Excerpts from a spatial dataset
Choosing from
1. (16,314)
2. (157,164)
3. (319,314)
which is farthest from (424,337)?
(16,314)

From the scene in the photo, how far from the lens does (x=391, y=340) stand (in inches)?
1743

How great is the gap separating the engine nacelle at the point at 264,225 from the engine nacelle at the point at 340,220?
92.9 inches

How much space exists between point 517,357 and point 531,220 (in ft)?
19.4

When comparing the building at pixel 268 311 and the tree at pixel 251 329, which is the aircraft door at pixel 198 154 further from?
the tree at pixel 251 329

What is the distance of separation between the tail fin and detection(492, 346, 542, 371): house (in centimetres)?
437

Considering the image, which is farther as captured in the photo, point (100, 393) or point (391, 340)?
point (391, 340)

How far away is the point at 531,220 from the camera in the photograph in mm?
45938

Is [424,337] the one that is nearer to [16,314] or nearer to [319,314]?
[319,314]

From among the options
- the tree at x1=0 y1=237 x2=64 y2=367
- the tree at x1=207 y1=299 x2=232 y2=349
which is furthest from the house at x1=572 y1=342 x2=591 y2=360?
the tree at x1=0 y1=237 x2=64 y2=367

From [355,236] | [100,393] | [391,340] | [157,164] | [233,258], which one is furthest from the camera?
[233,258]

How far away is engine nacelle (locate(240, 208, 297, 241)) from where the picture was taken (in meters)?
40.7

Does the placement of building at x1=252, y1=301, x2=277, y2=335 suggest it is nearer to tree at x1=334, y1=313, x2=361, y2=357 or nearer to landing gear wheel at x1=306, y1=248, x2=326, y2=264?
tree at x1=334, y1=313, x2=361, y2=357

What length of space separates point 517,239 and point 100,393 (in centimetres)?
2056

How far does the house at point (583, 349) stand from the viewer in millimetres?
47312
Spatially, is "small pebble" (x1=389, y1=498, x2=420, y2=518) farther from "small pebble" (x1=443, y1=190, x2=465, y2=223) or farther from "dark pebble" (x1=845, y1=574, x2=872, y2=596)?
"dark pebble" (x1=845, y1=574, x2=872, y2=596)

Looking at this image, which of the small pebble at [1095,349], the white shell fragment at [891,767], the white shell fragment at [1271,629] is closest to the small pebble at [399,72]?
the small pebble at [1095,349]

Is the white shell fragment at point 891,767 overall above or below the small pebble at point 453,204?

→ **What is asked**
Render the lines from the one containing "From the scene" up to and including the one containing "92.9 inches" as a Markdown table with the columns Row and Line, one numbered row per line and blank lines left out.

→ **Complete output**
| Row | Line |
|---|---|
| 1 | From the scene in the photo, how far from the lens does (x=391, y=340) stand (in inches)? |
| 2 | 1743 |
| 3 | How great is the gap separating the engine nacelle at the point at 264,225 from the engine nacelle at the point at 340,220? |
| 4 | 92.9 inches |